2019/12/6

乳酸菌で免疫細胞に活

もちろん、発酵食に含まれる酸や食物繊維だけでなく、乳酸菌そのもののなかにも、腸を介して免疫力を高め、風邪やインフルエンザにかかるリスクを下げる可能性を持つ菌がいる。

また、腸には特別な免疫器官がある。小腸下部にある「パイエル板」というリンパ小節が集まった組織だ。ここでは、腸管を通過する病原体や異物を取り込み、その下で待機するマクロファージや樹状細胞といった免疫細胞に情報を伝え、有害な侵入者に備えてスタンバイさせる。いわば、免疫細胞を教育する学校のような器官といえる。

「乳酸菌の中には、パイエル板に取り込まれると、免疫細胞の数や働きを効果的に高めるものがある。パイエル板では死んだ乳酸菌もうまく役立てることができるので、必ずしも生きて腸まで届く必要がない場合もある。こういった機能が確認された乳酸菌配合食品が今日では多数販売されている」と長く乳酸菌の研究をしてきた東北大学の斎藤忠夫名誉教授はいう。

<パイエル板に取り込まれた乳酸菌が、免疫細胞に活を入れる>

パイエル板上部にあるM細胞は腸管内を通過する様々な物質をパイエル板内に取り込む。その下で待つマクロファージなどの免疫細胞は取り込まれた物質とその特性を覚え、有害物質に対する防御法を習得する。乳酸菌の中には、その菌の細胞壁や作りだす多糖などがパイエル板から取り込まれることで、免疫細胞の数を増やしたり、活動を高めたりする物質を持つものが多数いることがわかってきた。

例えば、ハウスウェルネスフーズが研究・開発した乳酸菌L-137は死んだ状態で免疫を調整することが確認されている菌のひとつ。表面にあるリポテイコ酸という細胞壁成分が免疫力を強化するカギだ。「リポテイコ酸は、乳酸菌L-137の表面に産毛のようにたくさん生えている。乳酸菌L-137の免疫賦活作用はこれを取り除くと大幅に低減してしまうため、免疫細胞はリポテイコ酸を認識して活性化すると考えている」と同社機能性事業本部の山西智大研究員。そのため、乳酸菌L-137を商品化する際は最もリポテイコ酸が多くなるように処理しているという。
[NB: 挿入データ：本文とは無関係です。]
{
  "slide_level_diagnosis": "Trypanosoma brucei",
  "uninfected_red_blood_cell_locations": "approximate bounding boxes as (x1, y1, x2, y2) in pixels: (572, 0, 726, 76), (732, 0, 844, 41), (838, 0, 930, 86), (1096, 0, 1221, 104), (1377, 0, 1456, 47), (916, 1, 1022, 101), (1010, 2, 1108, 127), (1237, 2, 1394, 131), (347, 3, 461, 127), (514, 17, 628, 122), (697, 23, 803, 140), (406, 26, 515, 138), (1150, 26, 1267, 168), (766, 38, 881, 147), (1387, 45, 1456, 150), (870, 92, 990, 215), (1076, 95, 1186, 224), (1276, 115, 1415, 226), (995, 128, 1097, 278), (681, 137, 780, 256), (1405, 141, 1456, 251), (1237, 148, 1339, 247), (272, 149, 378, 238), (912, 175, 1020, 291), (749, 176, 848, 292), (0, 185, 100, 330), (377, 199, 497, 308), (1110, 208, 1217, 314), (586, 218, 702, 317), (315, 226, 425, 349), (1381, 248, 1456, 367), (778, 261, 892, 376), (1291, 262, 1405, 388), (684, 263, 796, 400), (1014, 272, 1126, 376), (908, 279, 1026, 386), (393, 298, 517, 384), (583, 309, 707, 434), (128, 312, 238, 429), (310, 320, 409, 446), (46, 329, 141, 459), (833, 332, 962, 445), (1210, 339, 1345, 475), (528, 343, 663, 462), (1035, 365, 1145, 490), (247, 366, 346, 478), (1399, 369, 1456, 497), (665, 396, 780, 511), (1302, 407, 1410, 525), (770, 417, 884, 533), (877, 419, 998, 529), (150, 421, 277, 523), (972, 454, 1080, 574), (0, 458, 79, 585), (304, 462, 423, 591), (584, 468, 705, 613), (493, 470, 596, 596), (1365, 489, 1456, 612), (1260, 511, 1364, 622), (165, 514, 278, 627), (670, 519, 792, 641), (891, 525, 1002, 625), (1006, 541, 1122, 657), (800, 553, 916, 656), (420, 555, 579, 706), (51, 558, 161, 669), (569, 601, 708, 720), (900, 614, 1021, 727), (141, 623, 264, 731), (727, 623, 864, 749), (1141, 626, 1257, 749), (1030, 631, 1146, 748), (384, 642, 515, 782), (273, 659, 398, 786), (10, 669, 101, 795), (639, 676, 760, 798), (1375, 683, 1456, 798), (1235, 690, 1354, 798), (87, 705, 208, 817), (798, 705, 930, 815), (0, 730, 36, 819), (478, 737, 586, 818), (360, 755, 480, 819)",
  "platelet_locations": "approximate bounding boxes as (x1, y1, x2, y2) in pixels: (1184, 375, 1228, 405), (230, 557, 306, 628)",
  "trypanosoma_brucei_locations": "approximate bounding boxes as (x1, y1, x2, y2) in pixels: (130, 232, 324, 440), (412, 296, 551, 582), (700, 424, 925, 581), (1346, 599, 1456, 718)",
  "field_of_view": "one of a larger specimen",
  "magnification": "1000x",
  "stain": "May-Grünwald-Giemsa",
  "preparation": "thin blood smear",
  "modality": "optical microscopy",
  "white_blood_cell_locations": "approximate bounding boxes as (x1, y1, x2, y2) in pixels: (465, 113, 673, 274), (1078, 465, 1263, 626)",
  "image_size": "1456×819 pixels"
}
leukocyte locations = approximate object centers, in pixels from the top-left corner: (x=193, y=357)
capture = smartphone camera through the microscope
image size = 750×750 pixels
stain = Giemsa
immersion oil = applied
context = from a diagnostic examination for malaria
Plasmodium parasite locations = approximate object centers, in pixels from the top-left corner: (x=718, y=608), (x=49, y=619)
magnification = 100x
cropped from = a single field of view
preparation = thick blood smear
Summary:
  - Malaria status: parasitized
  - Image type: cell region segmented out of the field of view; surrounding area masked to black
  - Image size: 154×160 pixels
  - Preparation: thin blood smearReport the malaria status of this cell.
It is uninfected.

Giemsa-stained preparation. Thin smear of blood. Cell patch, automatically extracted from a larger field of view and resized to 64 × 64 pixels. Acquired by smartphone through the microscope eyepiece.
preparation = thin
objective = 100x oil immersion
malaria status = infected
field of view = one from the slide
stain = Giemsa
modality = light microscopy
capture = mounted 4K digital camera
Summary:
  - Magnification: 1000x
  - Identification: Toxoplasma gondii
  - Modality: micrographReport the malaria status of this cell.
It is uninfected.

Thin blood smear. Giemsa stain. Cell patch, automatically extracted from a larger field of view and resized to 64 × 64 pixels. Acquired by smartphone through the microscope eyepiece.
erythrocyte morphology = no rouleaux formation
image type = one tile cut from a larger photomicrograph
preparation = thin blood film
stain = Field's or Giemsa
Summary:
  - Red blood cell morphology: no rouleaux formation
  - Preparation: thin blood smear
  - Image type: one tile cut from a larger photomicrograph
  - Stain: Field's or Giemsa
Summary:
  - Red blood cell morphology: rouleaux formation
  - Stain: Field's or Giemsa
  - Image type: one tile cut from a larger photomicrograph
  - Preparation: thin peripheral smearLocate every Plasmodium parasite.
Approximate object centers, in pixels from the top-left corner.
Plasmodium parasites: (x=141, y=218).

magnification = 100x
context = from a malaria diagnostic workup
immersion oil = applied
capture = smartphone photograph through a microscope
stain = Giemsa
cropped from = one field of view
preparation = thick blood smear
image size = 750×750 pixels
日ごろストレスが多いと感じている男女78人を2群に分け、一方に乳酸菌L-137を、もう一方には偽成分を12週間摂取してもらい、その間の上気道感染症(風邪)の発症件数と風邪薬の使用日数を比較した。結果、乳酸菌L-137をとった群では、偽成分群に比べ風邪の発症が抑えられた(グラフ)。また、風邪を引いた人でもその発症日数や重症度、風邪薬の服用日数が減少した。(データ:J Nutr Sci. 2013; 2: e39.)

明治が長年研究しているR-1乳酸菌は菌が作るねばねばした多糖が免疫細胞の働きを高めることが解明されている。キリンホールディングスのプラズマ乳酸菌や、コンビのEC-12菌、ニチニチ製薬のFK-23菌などは、菌そのものが小さく、パイエル板からたくさんとりこまれることで免疫力を高めるという。

これらの菌ではいずれも、免疫細胞の働きが高まるだけでなく、動物試験やヒト試験で風邪やインフルエンザの感染防御作用が確認されている。

「こういった乳酸菌は、薬ではないので即効性はないが、継続してとれば風邪やインフルエンザに対抗する免疫力の底上げ効果は期待できる」と斎藤名誉教授は話す。

発酵食品や食物繊維、乳酸菌そのものなどを日々の生活に取り入れて、冬の季節の感染症リスクを下げよう。